* Your goal: The answer must be an exact transcription of all the records below.

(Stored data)
_ _ _
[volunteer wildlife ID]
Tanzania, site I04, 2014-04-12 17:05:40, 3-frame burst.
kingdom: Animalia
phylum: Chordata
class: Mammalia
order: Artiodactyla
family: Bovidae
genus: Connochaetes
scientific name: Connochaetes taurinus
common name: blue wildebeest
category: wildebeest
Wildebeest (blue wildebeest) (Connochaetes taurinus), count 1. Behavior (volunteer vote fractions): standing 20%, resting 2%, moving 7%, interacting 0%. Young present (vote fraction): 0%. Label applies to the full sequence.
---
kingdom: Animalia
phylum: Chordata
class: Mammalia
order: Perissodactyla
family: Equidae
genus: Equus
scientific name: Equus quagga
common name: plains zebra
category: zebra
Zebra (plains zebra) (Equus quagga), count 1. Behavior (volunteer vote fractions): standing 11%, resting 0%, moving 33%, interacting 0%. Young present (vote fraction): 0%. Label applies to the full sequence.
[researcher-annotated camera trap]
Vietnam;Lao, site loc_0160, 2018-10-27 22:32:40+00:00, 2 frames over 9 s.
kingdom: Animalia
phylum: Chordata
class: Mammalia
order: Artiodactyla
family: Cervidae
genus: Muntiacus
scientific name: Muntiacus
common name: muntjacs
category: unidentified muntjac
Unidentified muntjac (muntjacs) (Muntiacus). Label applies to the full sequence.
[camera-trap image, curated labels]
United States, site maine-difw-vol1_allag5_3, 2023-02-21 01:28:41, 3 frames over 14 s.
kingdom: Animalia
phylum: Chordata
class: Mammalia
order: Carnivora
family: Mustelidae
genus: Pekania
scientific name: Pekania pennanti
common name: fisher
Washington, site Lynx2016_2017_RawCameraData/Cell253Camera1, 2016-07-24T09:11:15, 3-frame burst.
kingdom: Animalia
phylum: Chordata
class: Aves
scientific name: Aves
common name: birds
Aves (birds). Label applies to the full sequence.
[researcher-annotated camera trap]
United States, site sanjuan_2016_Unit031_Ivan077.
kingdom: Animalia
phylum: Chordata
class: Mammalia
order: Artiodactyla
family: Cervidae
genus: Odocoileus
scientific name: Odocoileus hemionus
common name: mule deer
_ _ _
* Answer to this task:
[volunteer wildlife ID]
Tanzania, site I04, 2014-04-12 17:05:40, 3-frame burst.
kingdom: Animalia
phylum: Chordata
class: Mammalia
order: Artiodactyla
family: Bovidae
genus: Connochaetes
scientific name: Connochaetes taurinus
common name: blue wildebeest
category: wildebeest
Wildebeest (blue wildebeest) (Connochaetes taurinus), count 1. Behavior (volunteer vote fractions): standing 20%, resting 2%, moving 7%, interacting 0%. Young present (vote fraction): 0%. Label applies to the full sequence.
---
kingdom: Animalia
phylum: Chordata
class: Mammalia
order: Perissodactyla
family: Equidae
genus: Equus
scientific name: Equus quagga
common name: plains zebra
category: zebra
Zebra (plains zebra) (Equus quagga), count 1. Behavior (volunteer vote fractions): standing 11%, resting 0%, moving 33%, interacting 0%. Young present (vote fraction): 0%. Label applies to the full sequence.
[researcher-annotated camera trap]
Vietnam;Lao, site loc_0160, 2018-10-27 22:32:40+00:00, 2 frames over 9 s.
kingdom: Animalia
phylum: Chordata
class: Mammalia
order: Artiodactyla
family: Cervidae
genus: Muntiacus
scientific name: Muntiacus
common name: muntjacs
category: unidentified muntjac
Unidentified muntjac (muntjacs) (Muntiacus). Label applies to the full sequence.
[camera-trap image, curated labels]
United States, site maine-difw-vol1_allag5_3, 2023-02-21 01:28:41, 3 frames over 14 s.
kingdom: Animalia
phylum: Chordata
class: Mammalia
order: Carnivora
family: Mustelidae
genus: Pekania
scientific name: Pekania pennanti
common name: fisher
Washington, site Lynx2016_2017_RawCameraData/Cell253Camera1, 2016-07-24T09:11:15, 3-frame burst.
kingdom: Animalia
phylum: Chordata
class: Aves
scientific name: Aves
common name: birds
Aves (birds). Label applies to the full sequence.
[researcher-annotated camera trap]
United States, site sanjuan_2016_Unit031_Ivan077.
kingdom: Animalia
phylum: Chordata
class: Mammalia
order: Artiodactyla
family: Cervidae
genus: Odocoileus
scientific name: Odocoileus hemionus
common name: mule deer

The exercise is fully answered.